[Scene-based spatial questions]
────────

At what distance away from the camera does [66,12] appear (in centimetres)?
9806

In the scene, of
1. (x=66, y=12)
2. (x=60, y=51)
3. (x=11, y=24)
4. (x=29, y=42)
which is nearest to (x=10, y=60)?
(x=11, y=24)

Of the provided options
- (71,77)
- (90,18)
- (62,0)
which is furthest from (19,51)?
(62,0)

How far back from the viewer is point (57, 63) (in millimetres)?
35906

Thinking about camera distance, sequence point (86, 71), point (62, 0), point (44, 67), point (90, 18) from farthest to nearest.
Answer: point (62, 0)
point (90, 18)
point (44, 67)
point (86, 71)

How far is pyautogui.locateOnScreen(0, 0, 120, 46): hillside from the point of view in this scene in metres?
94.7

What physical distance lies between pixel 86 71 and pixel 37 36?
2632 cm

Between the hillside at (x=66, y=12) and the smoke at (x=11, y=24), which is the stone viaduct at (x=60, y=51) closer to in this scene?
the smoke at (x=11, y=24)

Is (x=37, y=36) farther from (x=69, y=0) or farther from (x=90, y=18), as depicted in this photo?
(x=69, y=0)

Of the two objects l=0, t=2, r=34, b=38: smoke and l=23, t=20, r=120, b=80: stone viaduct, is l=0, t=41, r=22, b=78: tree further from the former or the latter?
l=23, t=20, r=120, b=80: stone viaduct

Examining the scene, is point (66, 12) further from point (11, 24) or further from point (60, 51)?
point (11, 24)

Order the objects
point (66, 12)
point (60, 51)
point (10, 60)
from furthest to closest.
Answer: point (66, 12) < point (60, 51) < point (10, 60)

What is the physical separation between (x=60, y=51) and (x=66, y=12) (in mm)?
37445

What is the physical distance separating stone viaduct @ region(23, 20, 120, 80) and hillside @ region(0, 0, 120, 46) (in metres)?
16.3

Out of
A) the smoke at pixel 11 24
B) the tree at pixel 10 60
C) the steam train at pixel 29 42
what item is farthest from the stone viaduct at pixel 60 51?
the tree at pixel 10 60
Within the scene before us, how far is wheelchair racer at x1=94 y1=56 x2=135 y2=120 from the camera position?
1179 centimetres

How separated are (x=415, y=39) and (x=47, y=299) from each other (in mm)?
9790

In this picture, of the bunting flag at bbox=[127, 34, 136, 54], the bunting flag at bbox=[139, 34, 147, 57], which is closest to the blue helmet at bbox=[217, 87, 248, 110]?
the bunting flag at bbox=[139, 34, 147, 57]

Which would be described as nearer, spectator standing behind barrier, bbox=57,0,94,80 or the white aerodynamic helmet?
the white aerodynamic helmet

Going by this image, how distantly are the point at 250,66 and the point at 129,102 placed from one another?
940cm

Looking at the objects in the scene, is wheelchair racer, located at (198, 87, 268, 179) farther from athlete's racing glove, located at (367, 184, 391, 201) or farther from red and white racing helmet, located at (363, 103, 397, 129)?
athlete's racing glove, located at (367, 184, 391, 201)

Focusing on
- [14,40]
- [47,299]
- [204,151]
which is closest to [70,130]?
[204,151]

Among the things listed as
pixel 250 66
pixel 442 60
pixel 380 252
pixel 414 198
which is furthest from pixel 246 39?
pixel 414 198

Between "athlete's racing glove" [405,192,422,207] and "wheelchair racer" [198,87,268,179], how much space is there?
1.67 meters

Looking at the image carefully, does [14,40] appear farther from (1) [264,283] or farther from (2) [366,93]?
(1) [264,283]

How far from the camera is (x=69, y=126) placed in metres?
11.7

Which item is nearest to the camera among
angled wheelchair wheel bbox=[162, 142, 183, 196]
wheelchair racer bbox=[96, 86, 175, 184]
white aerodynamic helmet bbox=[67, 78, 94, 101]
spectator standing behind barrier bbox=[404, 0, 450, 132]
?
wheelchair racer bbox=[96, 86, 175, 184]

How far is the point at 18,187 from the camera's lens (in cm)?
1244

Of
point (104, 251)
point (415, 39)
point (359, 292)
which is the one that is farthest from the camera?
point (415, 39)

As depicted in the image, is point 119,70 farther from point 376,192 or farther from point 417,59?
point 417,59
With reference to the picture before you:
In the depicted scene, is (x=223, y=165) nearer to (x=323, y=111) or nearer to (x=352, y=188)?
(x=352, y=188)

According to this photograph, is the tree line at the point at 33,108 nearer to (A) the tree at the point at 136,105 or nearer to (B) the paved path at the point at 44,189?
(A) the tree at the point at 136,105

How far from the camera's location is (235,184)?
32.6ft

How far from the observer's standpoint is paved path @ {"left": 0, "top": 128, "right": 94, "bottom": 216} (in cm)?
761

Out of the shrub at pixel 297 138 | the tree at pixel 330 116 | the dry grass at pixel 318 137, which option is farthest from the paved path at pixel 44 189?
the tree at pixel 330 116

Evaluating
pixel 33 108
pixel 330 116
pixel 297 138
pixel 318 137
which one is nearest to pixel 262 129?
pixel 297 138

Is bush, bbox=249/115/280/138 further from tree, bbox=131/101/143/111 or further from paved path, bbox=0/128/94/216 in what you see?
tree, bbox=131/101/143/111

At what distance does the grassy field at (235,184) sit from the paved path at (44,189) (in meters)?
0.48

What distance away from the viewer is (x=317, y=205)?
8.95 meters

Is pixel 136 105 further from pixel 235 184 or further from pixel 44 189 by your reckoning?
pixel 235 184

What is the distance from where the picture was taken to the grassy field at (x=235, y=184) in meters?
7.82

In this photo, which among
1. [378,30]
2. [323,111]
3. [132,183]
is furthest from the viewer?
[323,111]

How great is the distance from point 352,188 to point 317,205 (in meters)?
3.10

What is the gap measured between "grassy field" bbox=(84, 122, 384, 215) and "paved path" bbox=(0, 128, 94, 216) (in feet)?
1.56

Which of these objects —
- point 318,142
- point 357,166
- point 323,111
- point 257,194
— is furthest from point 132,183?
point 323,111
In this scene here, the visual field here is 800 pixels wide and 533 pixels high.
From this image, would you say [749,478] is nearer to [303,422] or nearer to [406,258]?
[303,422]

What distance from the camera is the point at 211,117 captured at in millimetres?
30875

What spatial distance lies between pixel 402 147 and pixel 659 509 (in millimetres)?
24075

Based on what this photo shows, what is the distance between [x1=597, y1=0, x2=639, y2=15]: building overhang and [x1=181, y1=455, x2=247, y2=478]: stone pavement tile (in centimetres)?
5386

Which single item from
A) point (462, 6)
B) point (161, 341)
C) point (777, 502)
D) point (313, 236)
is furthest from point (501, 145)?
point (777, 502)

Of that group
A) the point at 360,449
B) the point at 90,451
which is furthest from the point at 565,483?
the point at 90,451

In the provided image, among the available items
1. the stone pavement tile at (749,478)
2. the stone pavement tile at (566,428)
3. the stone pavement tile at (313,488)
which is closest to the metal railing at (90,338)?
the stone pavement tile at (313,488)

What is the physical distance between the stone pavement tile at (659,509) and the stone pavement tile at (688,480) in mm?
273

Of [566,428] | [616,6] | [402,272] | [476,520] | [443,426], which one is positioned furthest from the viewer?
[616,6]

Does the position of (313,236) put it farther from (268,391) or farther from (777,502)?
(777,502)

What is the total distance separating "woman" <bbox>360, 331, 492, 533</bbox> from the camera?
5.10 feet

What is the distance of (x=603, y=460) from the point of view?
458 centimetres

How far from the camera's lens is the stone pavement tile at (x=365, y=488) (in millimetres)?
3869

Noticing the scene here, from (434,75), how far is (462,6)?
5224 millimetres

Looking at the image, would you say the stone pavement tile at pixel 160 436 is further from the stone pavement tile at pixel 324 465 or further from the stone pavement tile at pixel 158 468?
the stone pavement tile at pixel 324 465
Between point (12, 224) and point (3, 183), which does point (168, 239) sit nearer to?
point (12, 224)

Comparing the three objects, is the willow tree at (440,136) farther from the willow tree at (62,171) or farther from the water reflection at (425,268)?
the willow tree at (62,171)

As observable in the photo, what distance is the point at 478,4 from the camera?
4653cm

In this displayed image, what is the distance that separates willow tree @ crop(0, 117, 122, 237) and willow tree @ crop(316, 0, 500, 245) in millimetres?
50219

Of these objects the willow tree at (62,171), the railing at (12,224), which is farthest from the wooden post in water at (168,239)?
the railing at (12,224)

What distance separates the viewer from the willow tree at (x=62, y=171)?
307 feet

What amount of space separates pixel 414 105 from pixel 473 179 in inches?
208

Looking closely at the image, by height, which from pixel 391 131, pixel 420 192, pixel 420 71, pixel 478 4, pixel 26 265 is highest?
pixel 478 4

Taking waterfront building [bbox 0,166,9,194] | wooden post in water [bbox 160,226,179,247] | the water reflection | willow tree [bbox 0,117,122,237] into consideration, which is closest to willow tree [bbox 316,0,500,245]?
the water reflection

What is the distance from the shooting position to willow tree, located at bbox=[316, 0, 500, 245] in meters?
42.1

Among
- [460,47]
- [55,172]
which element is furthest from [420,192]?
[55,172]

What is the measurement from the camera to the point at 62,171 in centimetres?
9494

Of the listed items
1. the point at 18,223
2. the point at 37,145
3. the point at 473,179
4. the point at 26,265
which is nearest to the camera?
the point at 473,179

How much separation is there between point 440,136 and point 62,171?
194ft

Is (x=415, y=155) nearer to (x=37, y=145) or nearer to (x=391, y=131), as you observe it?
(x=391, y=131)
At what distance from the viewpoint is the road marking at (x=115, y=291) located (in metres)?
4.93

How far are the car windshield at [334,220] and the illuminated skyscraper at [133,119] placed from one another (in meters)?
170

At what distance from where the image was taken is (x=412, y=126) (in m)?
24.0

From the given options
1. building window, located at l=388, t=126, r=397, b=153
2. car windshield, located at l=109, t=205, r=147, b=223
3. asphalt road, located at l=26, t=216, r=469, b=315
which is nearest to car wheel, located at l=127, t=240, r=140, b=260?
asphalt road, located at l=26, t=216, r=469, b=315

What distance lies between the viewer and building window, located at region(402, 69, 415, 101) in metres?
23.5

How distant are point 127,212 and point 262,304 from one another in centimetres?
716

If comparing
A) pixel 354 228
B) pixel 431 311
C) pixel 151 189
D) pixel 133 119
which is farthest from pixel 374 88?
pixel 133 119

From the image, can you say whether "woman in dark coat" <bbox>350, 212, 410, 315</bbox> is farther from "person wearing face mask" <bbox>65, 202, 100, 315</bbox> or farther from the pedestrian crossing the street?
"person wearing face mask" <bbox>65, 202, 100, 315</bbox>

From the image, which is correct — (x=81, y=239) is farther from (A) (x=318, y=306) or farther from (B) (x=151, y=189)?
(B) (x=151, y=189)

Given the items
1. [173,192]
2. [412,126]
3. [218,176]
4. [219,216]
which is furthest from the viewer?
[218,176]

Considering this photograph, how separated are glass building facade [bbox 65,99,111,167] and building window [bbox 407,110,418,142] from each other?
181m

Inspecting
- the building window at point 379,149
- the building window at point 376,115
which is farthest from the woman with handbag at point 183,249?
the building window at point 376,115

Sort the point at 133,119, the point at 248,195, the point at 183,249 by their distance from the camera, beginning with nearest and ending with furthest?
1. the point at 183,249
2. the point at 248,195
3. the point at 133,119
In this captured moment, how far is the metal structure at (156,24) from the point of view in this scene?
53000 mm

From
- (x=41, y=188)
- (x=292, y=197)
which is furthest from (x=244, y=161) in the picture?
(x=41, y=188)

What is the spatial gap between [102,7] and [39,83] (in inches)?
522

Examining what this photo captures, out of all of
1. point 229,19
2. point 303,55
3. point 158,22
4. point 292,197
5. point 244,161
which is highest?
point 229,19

────────

# DIRECTIONS FOR THIS TASK
All lines from the one with "If comparing" through the final line above are to be quoted exactly; quote no other line.

# TASK RESPONSE
If comparing
A) pixel 354 228
B) pixel 431 311
C) pixel 151 189
D) pixel 133 119
which is farthest from pixel 374 88?
pixel 133 119

From the image, can you say whether "woman in dark coat" <bbox>350, 212, 410, 315</bbox> is farther from "person wearing face mask" <bbox>65, 202, 100, 315</bbox> or farther from the pedestrian crossing the street?
"person wearing face mask" <bbox>65, 202, 100, 315</bbox>

From the image, which is correct — (x=81, y=239) is farther from (A) (x=318, y=306) or farther from (B) (x=151, y=189)?
(B) (x=151, y=189)

Given the items
1. [173,192]
2. [412,126]
3. [218,176]
4. [219,216]
which is furthest from the viewer?
[218,176]

Considering this photograph, how separated are glass building facade [bbox 65,99,111,167] and building window [bbox 407,110,418,142] from each other?
181m

Inspecting
- the building window at point 379,149
- the building window at point 376,115
which is farthest from the woman with handbag at point 183,249?
the building window at point 376,115

Sort the point at 133,119, the point at 248,195, the point at 183,249 by their distance from the camera, beginning with nearest and ending with furthest?
1. the point at 183,249
2. the point at 248,195
3. the point at 133,119
In this captured moment, how far is the metal structure at (156,24) from the point of view in this scene?
53000 mm

From
- (x=41, y=188)
- (x=292, y=197)
which is furthest from (x=244, y=161) in the picture?
(x=41, y=188)

What is the spatial gap between [102,7] and [39,83] (in inches)?
522

Examining what this photo captures, out of all of
1. point 229,19
2. point 303,55
3. point 158,22
4. point 292,197
5. point 244,161
which is highest?
point 229,19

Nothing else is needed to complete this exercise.